Apple SuperDrive Gets Faster....For Free
garaxiel writes "Just made a punch over to apple's website to notice a link detailing an update to all SuperDrives (or most; they provide a way to check if you're up to date) so that the superdrive can use the newer, faster media. Heck, if this is all I had to do to get a faster burner back in the day, I would have gladly switched to Apple!"
So, your drive doesn't get faster. In fact, if you buy the wrong kind of media, it gets slower.
"The worst tyrannies were the ones where a governance required its own logic on every embedded node." - Vernor Vinge
You do not get a faster SuperDrive than you currently have. You'd know that if you had actually read the page you linked to rather than spasmodically sending it straight to Slashdot. From the same page:
"Will this update enable my 2x SuperDrive to write at a higher speed?
This update enables you to read from and write to the new media, but it does not increase the speed of the drive."
As I said the other day, I thought that previewing was supposed to help improve accuracy?
This update has been out for months. The drives, as shipped, would destroy themselves if they encountered fast media. This patch makes them able to write the new media, but they still run at the rated speed of the drive. They don't burn any faster with this patch.
Document Posted 11-07-2002.
This is five months old.
It's only when we've lost everything, that we are free to do anything...

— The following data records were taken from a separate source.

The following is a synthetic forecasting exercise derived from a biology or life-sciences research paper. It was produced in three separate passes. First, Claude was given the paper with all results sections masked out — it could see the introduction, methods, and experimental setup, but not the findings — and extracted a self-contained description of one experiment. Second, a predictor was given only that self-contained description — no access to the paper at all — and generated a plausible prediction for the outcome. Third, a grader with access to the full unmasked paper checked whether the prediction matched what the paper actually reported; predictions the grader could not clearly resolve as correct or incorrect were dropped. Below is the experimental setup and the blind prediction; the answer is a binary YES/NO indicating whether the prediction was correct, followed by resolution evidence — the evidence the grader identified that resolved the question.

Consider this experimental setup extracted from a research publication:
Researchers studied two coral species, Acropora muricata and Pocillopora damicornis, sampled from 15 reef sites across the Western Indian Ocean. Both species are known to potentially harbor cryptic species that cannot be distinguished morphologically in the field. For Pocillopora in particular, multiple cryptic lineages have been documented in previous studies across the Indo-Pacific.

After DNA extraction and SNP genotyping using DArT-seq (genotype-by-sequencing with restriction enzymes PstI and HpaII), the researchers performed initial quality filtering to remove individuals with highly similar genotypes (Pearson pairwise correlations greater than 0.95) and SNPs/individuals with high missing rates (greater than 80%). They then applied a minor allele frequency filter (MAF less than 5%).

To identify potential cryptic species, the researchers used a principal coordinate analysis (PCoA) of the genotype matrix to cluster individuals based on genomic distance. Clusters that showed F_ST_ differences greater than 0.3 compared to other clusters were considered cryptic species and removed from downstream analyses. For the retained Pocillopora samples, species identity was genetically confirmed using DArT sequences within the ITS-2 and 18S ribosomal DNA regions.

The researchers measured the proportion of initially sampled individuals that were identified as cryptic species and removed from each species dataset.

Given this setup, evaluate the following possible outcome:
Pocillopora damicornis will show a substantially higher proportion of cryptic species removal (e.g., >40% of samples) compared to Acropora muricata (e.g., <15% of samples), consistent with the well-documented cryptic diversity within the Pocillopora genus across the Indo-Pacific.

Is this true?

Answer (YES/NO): NO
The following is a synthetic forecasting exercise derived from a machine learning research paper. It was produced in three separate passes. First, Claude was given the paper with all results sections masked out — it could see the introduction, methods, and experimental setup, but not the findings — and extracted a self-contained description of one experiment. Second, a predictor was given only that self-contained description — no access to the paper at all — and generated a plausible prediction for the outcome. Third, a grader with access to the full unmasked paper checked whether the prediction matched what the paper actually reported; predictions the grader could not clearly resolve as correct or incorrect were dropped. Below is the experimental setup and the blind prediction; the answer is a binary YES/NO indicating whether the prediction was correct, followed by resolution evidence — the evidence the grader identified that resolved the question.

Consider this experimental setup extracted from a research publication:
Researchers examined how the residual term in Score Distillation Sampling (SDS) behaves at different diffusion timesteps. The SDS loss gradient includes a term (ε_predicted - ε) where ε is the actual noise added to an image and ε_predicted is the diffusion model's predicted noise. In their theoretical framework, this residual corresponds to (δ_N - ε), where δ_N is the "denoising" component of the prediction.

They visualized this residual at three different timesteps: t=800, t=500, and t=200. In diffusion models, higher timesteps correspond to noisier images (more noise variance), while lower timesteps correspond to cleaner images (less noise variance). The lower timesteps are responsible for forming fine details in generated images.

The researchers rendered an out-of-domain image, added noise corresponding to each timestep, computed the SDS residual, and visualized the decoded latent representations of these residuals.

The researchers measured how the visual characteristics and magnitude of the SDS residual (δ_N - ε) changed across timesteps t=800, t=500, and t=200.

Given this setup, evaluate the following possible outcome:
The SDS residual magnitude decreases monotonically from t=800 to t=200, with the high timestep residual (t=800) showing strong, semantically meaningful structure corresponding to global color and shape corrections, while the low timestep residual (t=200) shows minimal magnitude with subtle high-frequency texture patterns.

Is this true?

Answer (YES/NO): NO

The update doesn't make the drives write faster. The article, says that the update allows 4x media to be written to at 1x or 2x speeds on the SuperDrive. I believe it has something to do with the new 4x media being slightly different (I seem to recall that this also effects PC DVD-R drives as well, and similar updates are availible for those drives)
To quote directly from the FAQ:
Will this update enable my 2x SuperDrive to write at a higher speed?

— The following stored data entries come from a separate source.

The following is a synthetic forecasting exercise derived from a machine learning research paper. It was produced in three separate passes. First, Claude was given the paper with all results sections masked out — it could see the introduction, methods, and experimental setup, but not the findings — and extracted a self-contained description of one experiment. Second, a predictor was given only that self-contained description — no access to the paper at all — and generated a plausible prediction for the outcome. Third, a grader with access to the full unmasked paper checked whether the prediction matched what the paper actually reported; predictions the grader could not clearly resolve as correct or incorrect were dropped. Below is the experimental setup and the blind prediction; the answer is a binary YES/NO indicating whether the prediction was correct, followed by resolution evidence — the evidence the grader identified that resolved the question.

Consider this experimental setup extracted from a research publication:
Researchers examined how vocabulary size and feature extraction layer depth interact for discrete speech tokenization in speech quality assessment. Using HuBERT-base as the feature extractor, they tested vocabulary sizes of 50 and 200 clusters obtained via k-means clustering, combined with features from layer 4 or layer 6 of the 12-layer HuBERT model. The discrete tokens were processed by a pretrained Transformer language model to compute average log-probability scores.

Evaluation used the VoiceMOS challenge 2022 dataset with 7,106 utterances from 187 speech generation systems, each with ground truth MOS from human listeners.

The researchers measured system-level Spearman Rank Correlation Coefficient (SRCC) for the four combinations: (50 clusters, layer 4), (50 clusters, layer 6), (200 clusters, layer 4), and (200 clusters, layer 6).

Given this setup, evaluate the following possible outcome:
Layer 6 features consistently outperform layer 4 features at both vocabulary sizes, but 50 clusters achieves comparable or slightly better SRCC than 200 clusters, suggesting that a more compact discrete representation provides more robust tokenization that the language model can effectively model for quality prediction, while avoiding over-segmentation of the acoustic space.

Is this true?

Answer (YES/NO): NO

This update enables you to read from and write to the new media, but it does not increase the speed of the drive. In fact, the updated 2x SuperDrive writes to this new media at 1x. So to obtain the highest performance from your 2x SuperDrive, we recommend that you continue using 2x DVD-R media just as you do today.
-- If you try to fail and succeed, which have you done? - Uli's moose
Hmm, I wonder if that means you can't update an aftermarket drive in the latest PowerMacs, which supposedly do not boot natively to OS 9? Buyer beware, I guess.
Say hello to zMac.
It depends on the drive, but there are two parts to the Pioneer firmware: kernel & general
What firmware updater you can apply depends upon what kernel your drive was most recently installed with. If you can get the kernel installer from Apple, you can make the drive look like an Apple-supplied unit and Apple's OS X firmware updaters will work for you. If not, you could always find a way to install the non-Apple firmware parts into Apple's firmware updater package, right?
Jory
This update doesn't make you able to burn new media faster. It enables you to burn new media slower so that your drive doesn't catch on fire .
Just so you know.
I hereby place the above post in the public domain.
You didn't. The new ROMs needed for SuperDrives were only available in later SEs. The Plus would have no idea how to handle a SuperDrive.
IIRC the machine also had to have a chip named SWIM (Super Wozniak Integrated Machine).